At the end of 2017 I was involved with one of the most interesting learning projects I have ever designed and run.
As part of Hyper Island in Singapore we were working for Axiata, a telco client based in Malaysia but with businesses across South East Asia. The challenge was to engage up to 12,000 staff across six countries in a digital learning event, a Digital Jam, that would be support a bigger digital transformation process that is well underway across the group.
Jams are company wide online conversations around innovation and change and were popularised by IBM in ten years ago. Hyper Island had participated in a week long DBS Jam in 2016 and proposed the format to Axiata as a way to involve as many parts of the business as possible.
Our design for this event was divided into three parts: preparation, getting ready and the Jam Day itself. Preparation involved identifying champions in each of the participating companies, designing a series of activities in which participants could engage, planning and executing a company wide communication plan and selecting a platform to support the Jam.
Getting 12,000 people to participate simultaneously on a single day was always going to be hard and so we planned a digital on-ramp to the Jam Day itself by designing a 10 day “Get Ready” process. This consisted of a series of digital learning activities that mirrored what we planned for the day itself. Almost all of the activities followed Hyper Island’s “learning by doing/making” philosophy including exploring VR, building a website, prototyping a mobile app and exploring data visualisations.

· · · · · · ·

▸ **What you should do**
Carry the account of the Axiata Digital Jam forward from its last sentence, about the 10 day "Get Ready" activities.

▸ **Dataset section**
· · · · · · ·

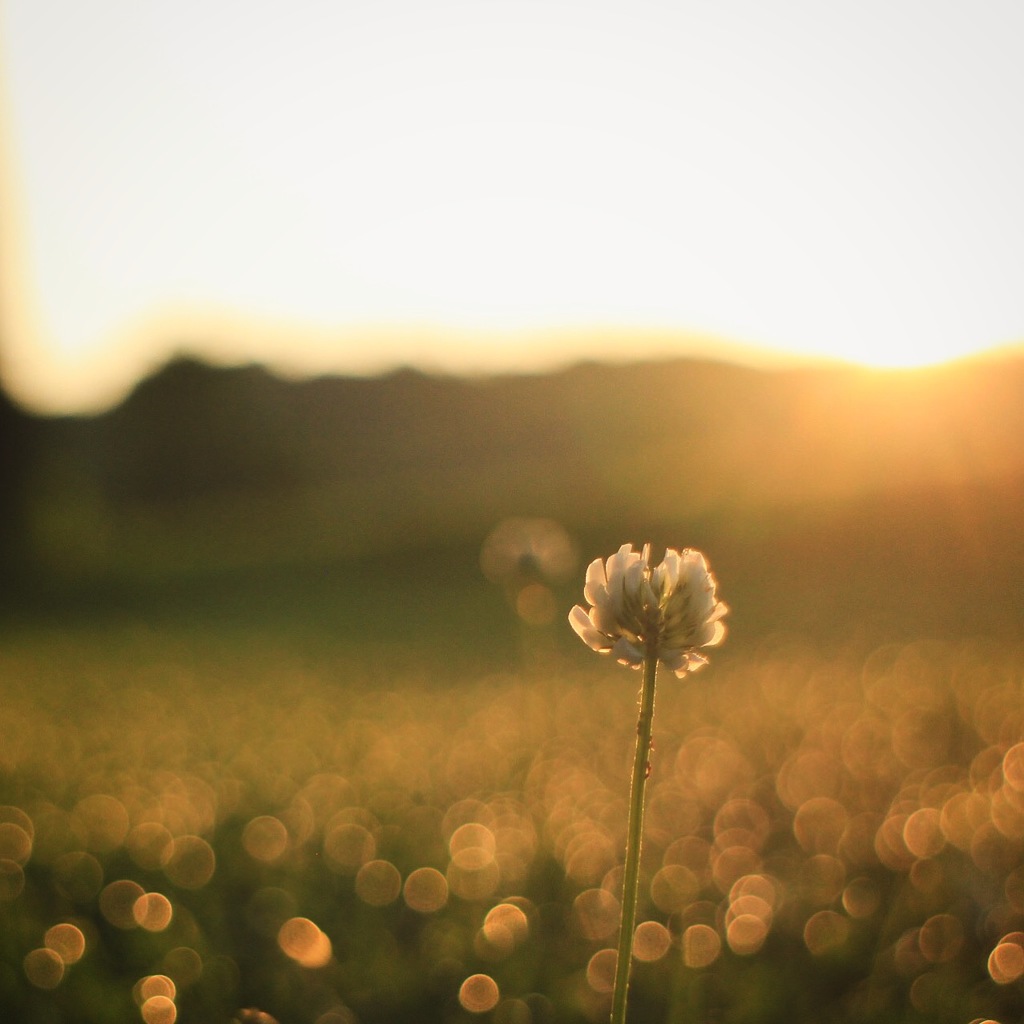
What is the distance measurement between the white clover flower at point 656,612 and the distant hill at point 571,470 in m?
5.86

· · · · · · ·

▸ **Reply to the exercise**
Digital Jam Day, the 23rd of November, was designed as a festival of digital with each operating company offering their own off-line activities and meet-ups while we planned a central “Mission”; work in teams to design and prototype the near future for the business. Once again the focus was on making and prototyping rather than the typical quiz or watching video formats favoured by many large company training programmes.
At the heart of our Jam Day we, together with Nick Oates from Other Media, designed and developed a chatbot avatar called DJ who distributed activities, supported groups and maintained scores. Our activities were gamified to encourage participation.DJ, Our chat bot was built in node.js to run inside Facebook’s Workplace community and used the wit.ai machine learning engine to detect the intent inside questions raised and to get better at supporting participants over the 10 days of the Jam. He was also starred in 3D in our printed and online awareness campaign.
There are so many learnings from this event that they deserve additional blog posts but the biggest is the power to use bot technology to support learning. Our participants really enjoyed interacting with DJ and it was often hard, although fun, to keep up with the range of questions they expected him to be able to answer.
DJ sent out over 1 million messages over the course of our event with over 1000 teams formed and, 8700 staff members involved and over 600 final submissions.
We’re certainly looking out for more opportunities to do this again building on the power of the chat format to enhance learning.